[What you have to do]
Could you repeat all of the entries word for word, minus any pictures?

____

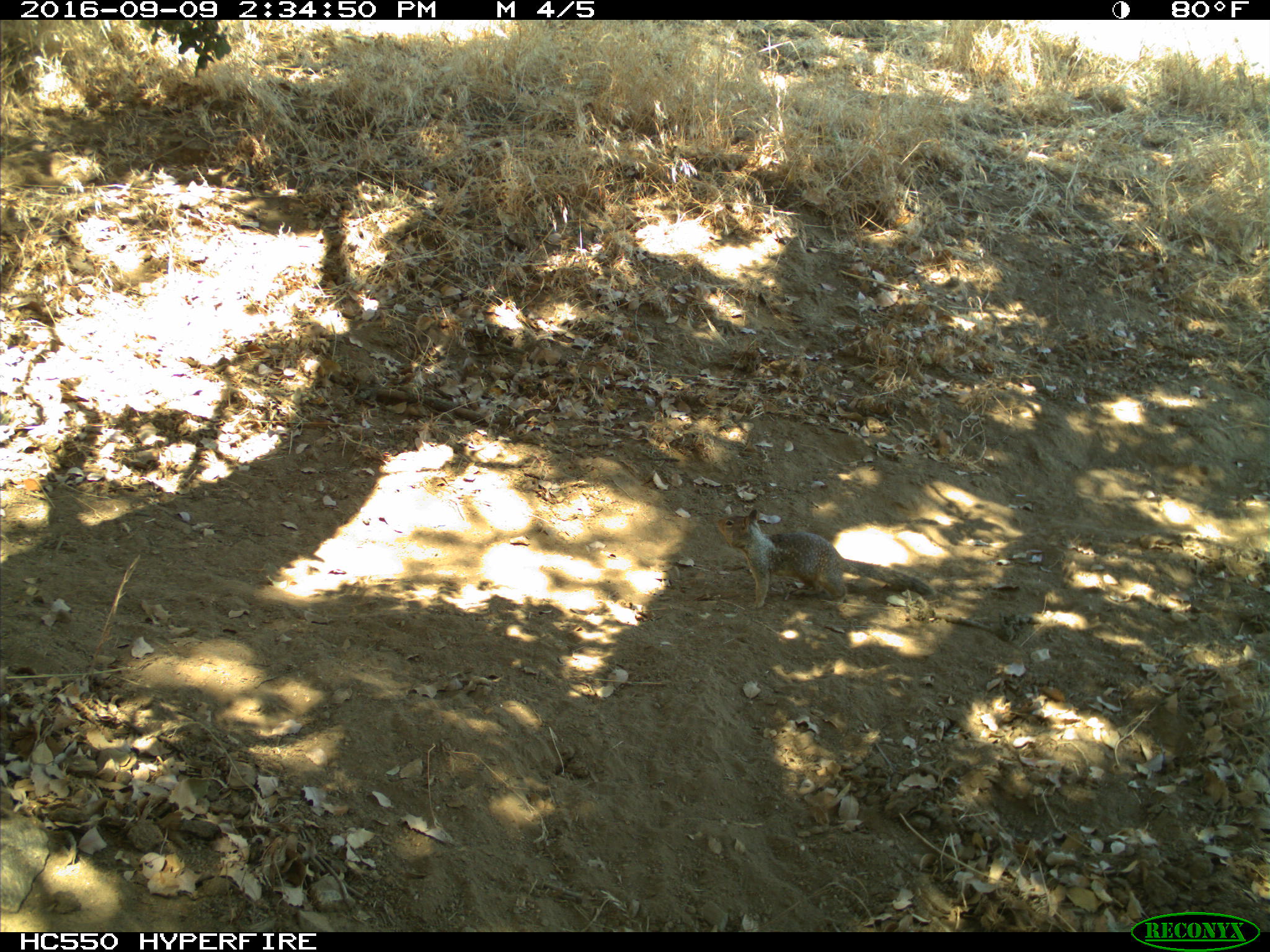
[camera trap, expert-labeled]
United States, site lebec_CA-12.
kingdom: Animalia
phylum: Chordata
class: Mammalia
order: Rodentia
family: Sciuridae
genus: Otospermophilus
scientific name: Otospermophilus beecheyi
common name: california ground squirrel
Otospermophilus beecheyi (california ground squirrel).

____

[Completed exercise]
[camera trap, expert-labeled]
United States, site lebec_CA-12.
kingdom: Animalia
phylum: Chordata
class: Mammalia
order: Rodentia
family: Sciuridae
genus: Otospermophilus
scientific name: Otospermophilus beecheyi
common name: california ground squirrel
Otospermophilus beecheyi (california ground squirrel).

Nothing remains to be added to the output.